**Passage for review:**
"WHERE
HAVE ALL THE CHILDREN GONE?"
Lisa Ann Napp
MSA Student
The University of North Carolina , Chapel Hill
lnapp@unc.edu
National studies reveal that children presently account for 21%
of America's homeless population (The National Childrens Defense
Fund, 1996).The numbers have doubled from 327,000 children in
1990 to 744,000 children in 1993. This trend is currently at our
own doorstep. Across the state of North Carolina, throughout the
South, in cities and in towns, homeless children are entering
public schools in unprecedented numbers.
Teacher's have few educational and community resources to address
the complex set of needs this growing student population demands
and they are not trained to recognize the evolving and sometimes
hidden signs of homelessness within their student population.
Homeless children can no longer be stereotyped as the visible
street urchin pan handling on city streets. Homeless children
are transient due to a variety of reasons currently contributing
to the displacement of families. A parent may be running from
an abusive partner or a custody battle, a parent's addiction to
drugs, current welfare reforms, parent's job loss, and the inability
to pay medical bills, are presently effecting the loss of stable
housing.
It is a challenge to educate students who bounce from school to
school. Homeless students are twice as likely to have nutrition
and hygiene problems, which, with their low self esteem, hinders
their ability to learn compounding their low self esteem. Teachers
lack adequate time to assess the needs of homeless children because
they vanish, a factor that makes it highly unlikely for them to
benefit from Title 1 participation. Moreover, homeless children
move frequently, which serves to inhibit social development and
non-disruptive classroom behaviors by eliminating the opportunity
for homeless students to establish long term relationships with
peer groups and or adults.

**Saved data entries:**
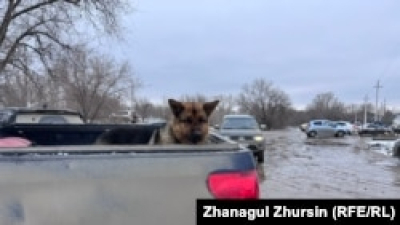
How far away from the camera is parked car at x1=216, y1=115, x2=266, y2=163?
20109mm

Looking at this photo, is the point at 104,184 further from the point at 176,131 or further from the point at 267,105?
the point at 267,105

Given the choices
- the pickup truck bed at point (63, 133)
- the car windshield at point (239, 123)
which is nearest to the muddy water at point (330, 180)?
the car windshield at point (239, 123)

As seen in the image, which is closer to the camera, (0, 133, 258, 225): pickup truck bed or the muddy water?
(0, 133, 258, 225): pickup truck bed

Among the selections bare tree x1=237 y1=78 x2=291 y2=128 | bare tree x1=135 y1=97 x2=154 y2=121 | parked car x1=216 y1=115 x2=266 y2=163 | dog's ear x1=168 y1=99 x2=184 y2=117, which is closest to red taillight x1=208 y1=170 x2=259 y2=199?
dog's ear x1=168 y1=99 x2=184 y2=117

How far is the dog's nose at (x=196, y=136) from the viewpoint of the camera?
528 cm

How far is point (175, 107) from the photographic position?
616 centimetres

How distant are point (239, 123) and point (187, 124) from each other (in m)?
15.9

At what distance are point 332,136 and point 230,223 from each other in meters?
55.2

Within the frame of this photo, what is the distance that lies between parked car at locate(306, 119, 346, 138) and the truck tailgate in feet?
173

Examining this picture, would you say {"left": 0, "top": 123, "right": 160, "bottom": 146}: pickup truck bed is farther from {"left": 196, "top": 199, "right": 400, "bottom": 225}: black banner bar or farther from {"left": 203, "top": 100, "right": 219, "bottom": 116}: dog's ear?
{"left": 196, "top": 199, "right": 400, "bottom": 225}: black banner bar

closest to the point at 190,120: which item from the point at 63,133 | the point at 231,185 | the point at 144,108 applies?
the point at 63,133

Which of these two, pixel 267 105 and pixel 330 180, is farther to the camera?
pixel 267 105

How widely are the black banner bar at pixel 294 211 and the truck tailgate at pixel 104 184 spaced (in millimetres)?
74

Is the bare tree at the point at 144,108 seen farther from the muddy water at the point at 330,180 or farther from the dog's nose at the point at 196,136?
the dog's nose at the point at 196,136
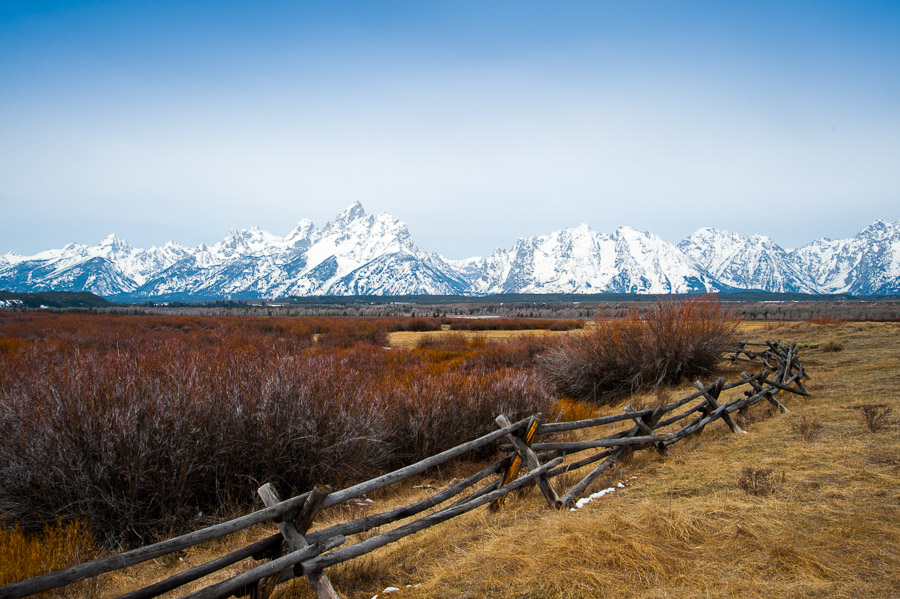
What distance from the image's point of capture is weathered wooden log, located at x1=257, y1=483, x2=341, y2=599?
3.51 meters

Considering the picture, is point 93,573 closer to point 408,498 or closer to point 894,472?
point 408,498

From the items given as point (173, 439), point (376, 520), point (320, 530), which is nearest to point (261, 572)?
point (320, 530)

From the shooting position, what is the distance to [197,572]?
3.29 metres

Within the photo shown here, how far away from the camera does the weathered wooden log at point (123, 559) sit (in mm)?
2650

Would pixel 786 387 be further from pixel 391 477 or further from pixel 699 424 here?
pixel 391 477

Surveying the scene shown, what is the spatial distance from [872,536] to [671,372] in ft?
40.2

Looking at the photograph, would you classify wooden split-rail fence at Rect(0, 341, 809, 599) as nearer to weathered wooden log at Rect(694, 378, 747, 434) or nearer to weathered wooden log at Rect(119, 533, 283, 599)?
weathered wooden log at Rect(119, 533, 283, 599)

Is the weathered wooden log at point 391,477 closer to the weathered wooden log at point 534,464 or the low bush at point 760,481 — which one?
the weathered wooden log at point 534,464

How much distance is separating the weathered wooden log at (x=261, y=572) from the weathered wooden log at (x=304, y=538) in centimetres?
8

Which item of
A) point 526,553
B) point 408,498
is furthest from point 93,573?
point 408,498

**Task statement:** Condense the paragraph of the homeless-children article that begins "National studies reveal" into a short bulleted list that keeps its main facts.

**Response to this task:**
- Children make up 21% of America's homeless population (The National Childrens Defense Fund, 1996).
- The number of homeless children doubled, from 327,000 in 1990 to 744,000 in 1993.
- Across North Carolina and the South, in cities and towns, homeless children are entering public schools in unprecedented numbers.